Work to complete — Reproduce all entries precisely as they are written.

[[ Exercise material open ]]

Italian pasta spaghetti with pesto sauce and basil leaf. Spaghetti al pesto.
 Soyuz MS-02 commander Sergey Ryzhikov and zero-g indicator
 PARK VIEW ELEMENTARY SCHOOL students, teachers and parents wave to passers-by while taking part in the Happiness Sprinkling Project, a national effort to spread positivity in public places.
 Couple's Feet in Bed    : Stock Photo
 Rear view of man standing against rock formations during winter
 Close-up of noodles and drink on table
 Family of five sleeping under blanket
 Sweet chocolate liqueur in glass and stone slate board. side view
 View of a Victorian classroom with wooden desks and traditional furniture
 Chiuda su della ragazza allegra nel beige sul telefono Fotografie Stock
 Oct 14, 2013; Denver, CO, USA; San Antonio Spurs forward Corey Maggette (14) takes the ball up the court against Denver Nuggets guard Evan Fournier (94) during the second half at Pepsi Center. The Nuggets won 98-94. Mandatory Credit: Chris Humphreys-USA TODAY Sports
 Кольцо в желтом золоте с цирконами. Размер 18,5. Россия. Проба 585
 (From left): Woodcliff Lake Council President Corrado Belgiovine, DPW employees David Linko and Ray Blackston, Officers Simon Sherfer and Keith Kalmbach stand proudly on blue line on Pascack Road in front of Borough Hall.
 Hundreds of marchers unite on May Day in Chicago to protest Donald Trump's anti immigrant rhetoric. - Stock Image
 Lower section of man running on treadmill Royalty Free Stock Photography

[[ Exercise material closed ]]

Written solution —
Italian pasta spaghetti with pesto sauce and basil leaf. Spaghetti al pesto.
 Soyuz MS-02 commander Sergey Ryzhikov and zero-g indicator
 PARK VIEW ELEMENTARY SCHOOL students, teachers and parents wave to passers-by while taking part in the Happiness Sprinkling Project, a national effort to spread positivity in public places.
 Couple's Feet in Bed    : Stock Photo
 Rear view of man standing against rock formations during winter
 Close-up of noodles and drink on table
 Family of five sleeping under blanket
 Sweet chocolate liqueur in glass and stone slate board. side view
 View of a Victorian classroom with wooden desks and traditional furniture
 Chiuda su della ragazza allegra nel beige sul telefono Fotografie Stock
 Oct 14, 2013; Denver, CO, USA; San Antonio Spurs forward Corey Maggette (14) takes the ball up the court against Denver Nuggets guard Evan Fournier (94) during the second half at Pepsi Center. The Nuggets won 98-94. Mandatory Credit: Chris Humphreys-USA TODAY Sports
 Кольцо в желтом золоте с цирконами. Размер 18,5. Россия. Проба 585
 (From left): Woodcliff Lake Council President Corrado Belgiovine, DPW employees David Linko and Ray Blackston, Officers Simon Sherfer and Keith Kalmbach stand proudly on blue line on Pascack Road in front of Borough Hall.
 Hundreds of marchers unite on May Day in Chicago to protest Donald Trump's anti immigrant rhetoric. - Stock Image
 Lower section of man running on treadmill Royalty Free Stock Photography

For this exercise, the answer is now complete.